*STATED TASK 1*
Reproduce the records verbatim, beginning at the line that contains "In what order" and ending with the last line of the records, both included.

*PASSAGE GIVEN*
# TTS Roadster - Open Top Driving Package Pricing Error



## pcbbc (Sep 4, 2009)

The open top driving package (WF5) was in the previous brochure priced at £1000 for the TTS:


> *Open-Top Driving Package.* The ultimate package for driving with the top down even in the winter (Roadster only). Includes:
> *Head-level heating.* Air vents in the backrests of the front seats provide a warming flow of air at head level. Can be adjusted in three stages using the rotary control in the outer air vents
> *Electrically operated wind deflector.* Reduces draughts in the interior. Electrically retracted and extended using a button in the centre console
> *Heated seats.* Individually controlled variable temperature adjustment for driver and front passenger seats, controlled via integrated rotary knobs in the outer air vents
> ...


Well, the TTS already comes with the heated super sports seats in napa (listed on the TTS standard equipment page). So all this pack gives you is the wind deflector (listed separately as code 7S1 for £425) and the head level heating, which isn't given an individual price. So we were left guessing as to the option pack value.

Now the October brochure is out and we have the same prices and options as above, but we also have the individual price for the head level heating (code 9K1) at £495 that was missing previously.

So, £425 + £495 = £920 and all the other options in the pack are still standard on the TTS. So, ordering the options pack actually costs you £80 more than ordering the options separately?!

What have I missed?

Edit: Oh, and as I previously pointed out the open top package is now completely missing from both the web and iPad configuration tools (it was there last week).


----------



## ZephyR2 (Feb 20, 2013)

I think you have discovered an error in their docs. Clearly doesn't make sense.
When I ordered mine (not a TTS) I'd already specified super sport seats and wind deflector and then I realised that by adding the Open top driving pack I could have heated seats and the neck warmer for just another £575. So it worked out right then.
Look out for a correction from Audi.


----------



## pcbbc (Sep 4, 2009)

Thanks ZephyR2.

I spec'ed this pack on my TTS (order placed last week) and I think I was charged the £1000 for it (before discounts and contributions). But now we have the true price of the head level heating, it looks like I've been overcharged at least £80 over the individual item prices

I think the £675 price for the pack (now given for the non-TTS Black Edition) would be more correct for the TTS, which would then give a £245 saving.

Price adjustment needs to be forthcoming I think!

Suspect, given this error was present in the previous brochure (and also online and the iPad app) but because we didn't have the price for the head level heating available in any of them, that Audi have been overcharging for this option pack for quite some time....


----------



## ZephyR2 (Feb 20, 2013)

pcbbc said:


> I think the £675 price for the pack (now given for the non-TTS Black Edition) would be more correct for the TTS, which would then give a £245 saving.
> 
> Price adjustment needs to be forthcoming I think!


Yeah seen that. £1,250 worth of kit for £675. Bargain !

Corrected price as per pcbbc below.

*PROVIDED MATERIAL*
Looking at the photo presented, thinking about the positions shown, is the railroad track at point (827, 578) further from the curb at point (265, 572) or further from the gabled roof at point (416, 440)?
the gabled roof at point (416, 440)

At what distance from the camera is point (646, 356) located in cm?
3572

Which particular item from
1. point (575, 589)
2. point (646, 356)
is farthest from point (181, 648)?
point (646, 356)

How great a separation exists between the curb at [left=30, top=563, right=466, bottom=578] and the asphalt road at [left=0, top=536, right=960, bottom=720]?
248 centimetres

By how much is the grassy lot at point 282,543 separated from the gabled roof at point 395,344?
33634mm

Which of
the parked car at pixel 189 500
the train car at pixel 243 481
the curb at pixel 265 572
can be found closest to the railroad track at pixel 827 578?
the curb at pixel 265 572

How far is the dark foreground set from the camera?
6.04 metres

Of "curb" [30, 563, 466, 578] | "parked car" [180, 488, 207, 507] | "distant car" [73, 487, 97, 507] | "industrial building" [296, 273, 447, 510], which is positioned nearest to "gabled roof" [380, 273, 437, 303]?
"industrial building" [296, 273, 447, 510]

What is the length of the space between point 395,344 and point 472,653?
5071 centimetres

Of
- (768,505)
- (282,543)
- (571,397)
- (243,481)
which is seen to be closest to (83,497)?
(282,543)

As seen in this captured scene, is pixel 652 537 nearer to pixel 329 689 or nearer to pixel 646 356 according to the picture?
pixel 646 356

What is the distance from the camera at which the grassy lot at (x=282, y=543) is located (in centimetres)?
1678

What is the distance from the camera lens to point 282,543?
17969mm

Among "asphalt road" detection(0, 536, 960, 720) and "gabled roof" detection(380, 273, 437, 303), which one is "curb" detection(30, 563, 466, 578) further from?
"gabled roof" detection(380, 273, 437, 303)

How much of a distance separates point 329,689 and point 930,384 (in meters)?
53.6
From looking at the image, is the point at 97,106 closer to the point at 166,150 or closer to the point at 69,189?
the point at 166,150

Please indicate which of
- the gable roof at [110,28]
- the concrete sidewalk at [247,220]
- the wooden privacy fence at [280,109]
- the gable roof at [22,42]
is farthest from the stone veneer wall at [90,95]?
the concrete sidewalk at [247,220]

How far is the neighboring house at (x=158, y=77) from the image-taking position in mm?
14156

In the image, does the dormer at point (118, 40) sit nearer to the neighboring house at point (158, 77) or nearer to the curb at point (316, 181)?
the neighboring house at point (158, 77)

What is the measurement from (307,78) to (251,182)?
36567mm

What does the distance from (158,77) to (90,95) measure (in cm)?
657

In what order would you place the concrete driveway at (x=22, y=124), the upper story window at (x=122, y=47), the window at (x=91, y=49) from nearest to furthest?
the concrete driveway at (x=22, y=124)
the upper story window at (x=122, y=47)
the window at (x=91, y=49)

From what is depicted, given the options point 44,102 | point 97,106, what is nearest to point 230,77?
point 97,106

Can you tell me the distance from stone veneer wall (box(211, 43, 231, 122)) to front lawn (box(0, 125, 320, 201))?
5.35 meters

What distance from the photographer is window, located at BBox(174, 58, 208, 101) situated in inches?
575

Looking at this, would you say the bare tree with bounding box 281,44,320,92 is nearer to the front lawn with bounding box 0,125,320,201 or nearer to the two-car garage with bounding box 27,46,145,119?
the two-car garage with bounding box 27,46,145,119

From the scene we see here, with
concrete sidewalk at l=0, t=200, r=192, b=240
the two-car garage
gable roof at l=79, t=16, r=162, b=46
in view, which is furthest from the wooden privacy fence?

*STATED TASK 2*
Summarize the forum thread on the option pack pricing in two sentences.

*EXPECTED ANSWER 1*
In what order would you place the concrete driveway at (x=22, y=124), the upper story window at (x=122, y=47), the window at (x=91, y=49) from nearest to furthest?
the concrete driveway at (x=22, y=124)
the upper story window at (x=122, y=47)
the window at (x=91, y=49)

From what is depicted, given the options point 44,102 | point 97,106, what is nearest to point 230,77?
point 97,106

Can you tell me the distance from stone veneer wall (box(211, 43, 231, 122)) to front lawn (box(0, 125, 320, 201))?
5.35 meters

What distance from the photographer is window, located at BBox(174, 58, 208, 101) situated in inches?
575

Looking at this, would you say the bare tree with bounding box 281,44,320,92 is nearer to the front lawn with bounding box 0,125,320,201 or nearer to the two-car garage with bounding box 27,46,145,119?
the two-car garage with bounding box 27,46,145,119

From the scene we see here, with
concrete sidewalk at l=0, t=200, r=192, b=240
the two-car garage
gable roof at l=79, t=16, r=162, b=46
in view, which is furthest from the wooden privacy fence?

*EXPECTED ANSWER 2*
A poster pointed out that the TTS already comes with heated seats, so the £1000 Open Top Driving Package adds only the wind deflector (£425) and head-level heating (£495), making it £80 more expensive than ordering those two options separately. Another member called it an error in Audi's documents, and the original poster, who had ordered the pack, suggested that the £675 price given for the non-TTS Black Edition would be more correct and that Audi may have been overcharging for the pack for quite some time.